The Clark County School District (CCSD), the fifth largest school district in the United States, is confronting a significant data breach that threatens the privacy and security of over 300,000 students and 15,000 teachers. In a recent cyberattack, malicious actors gained unauthorized access to CCSD’s email servers, exposing sensitive information and raising concerns about potential identity theft and further phishing attacks.
CCSD acknowledged the cyber incident on October 16, revealing that the breach occurred earlier in the month. The district immediately initiated an investigation, enlisting the expertise of forensic professionals to ensure a secure and remediated email environment. Law enforcement agencies have also been engaged in the ongoing inquiry.
The scope of the breach, as indicated by the CCSD, involved unauthorized access to limited personal information concerning a subset of students, parents, and employees. The district is actively working to identify all individuals impacted by the breach.
In response to the security breach, CCSD promptly disabled external access to its Google Workspace and implemented a mandatory password reset for all students.
However, the situation took a disconcerting turn when parents started receiving emails from the threat actors, warning them that their child’s data had been compromised. The emails, with the subject “CCSD Leak,” conveyed a message to concerned parents, urging them to update their information in CCSD systems.
According to reports from KSNV News 3 Las Vegas, these messages contained PDF files that included stolen student data, comprising photos, addresses, student ID numbers, and email addresses.
The students and their parents have expressed deep concerns and fear regarding the unauthorized possession of their data. Worries extend to the potential misuse of the data, including identity theft and future phishing attempts.
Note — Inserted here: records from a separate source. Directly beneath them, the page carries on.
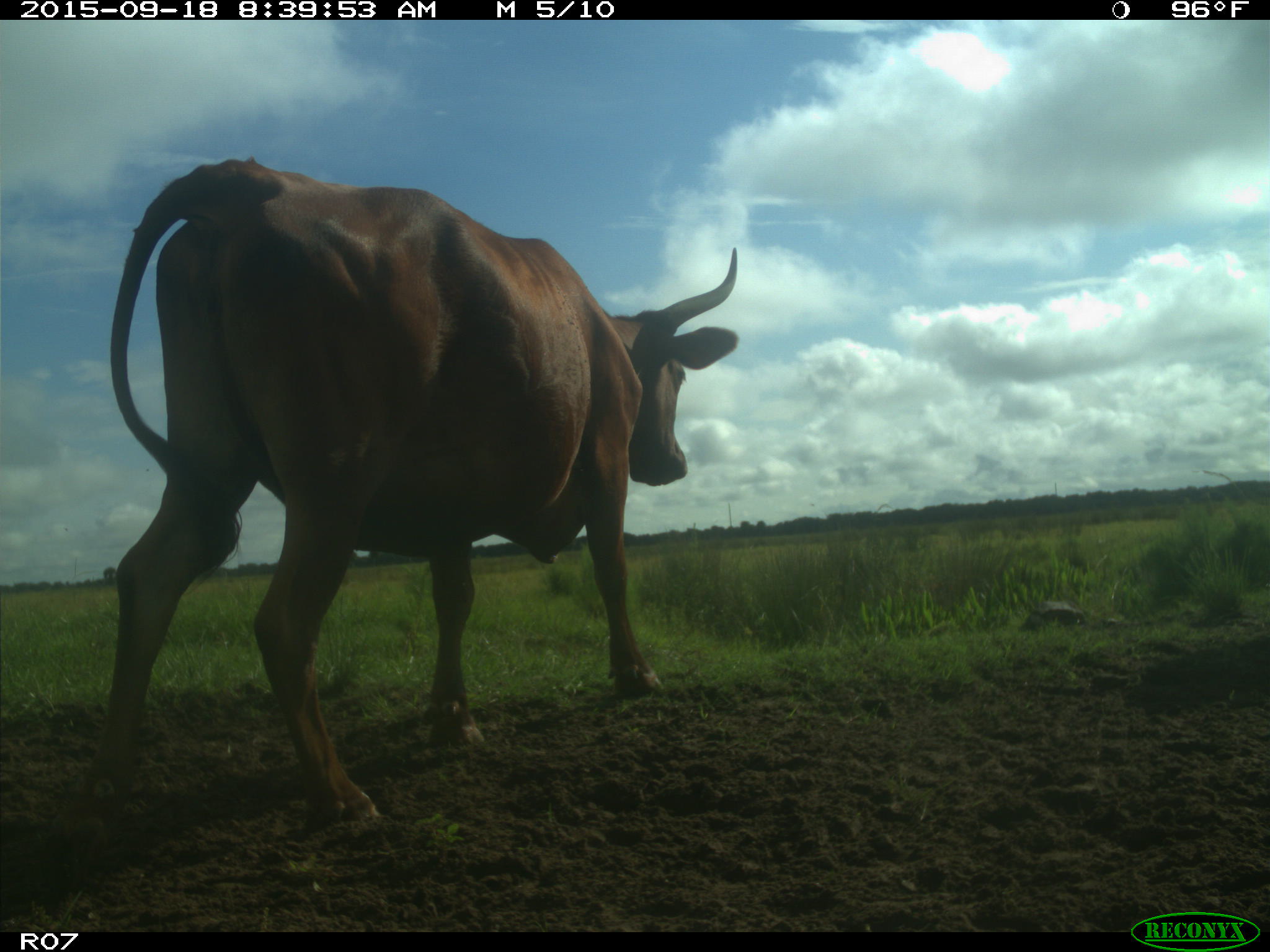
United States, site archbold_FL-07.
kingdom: Animalia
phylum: Chordata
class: Mammalia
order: Artiodactyla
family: Bovidae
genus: Bos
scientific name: Bos taurus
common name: domestic cow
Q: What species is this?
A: Bos taurus (domestic cow).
The situation has escalated as a hacking group identifying themselves as ‘SingularityMD’ claimed responsibility for the breach. SingularityMD alleges that the breach impacted over 200,000 CCSD students and criticized the district for security vulnerabilities, citing the use of birthdates as passwords and inadequate communication with principals.
The hackers released a statement containing links to alleged stolen data hosted on dark web and clearweb platforms. This data reportedly includes students’ emails, birthdates, ethnicity, PSAT scores, health information, suspensions, incident reports, and other personal information, as well as financial reports, staff salaries, and grant information from the district.
DataBreaches.net, which examined some of the leaked data, reported that it appeared legitimate. However, CCSD has not responded to verify the data’s authenticity, while parents have confirmed that the leaked information matches their children’s records.
The threat actors maintain that they still have access to CCSD’s systems and have additional data, which they threaten to release if the school district does not meet their extortion demands.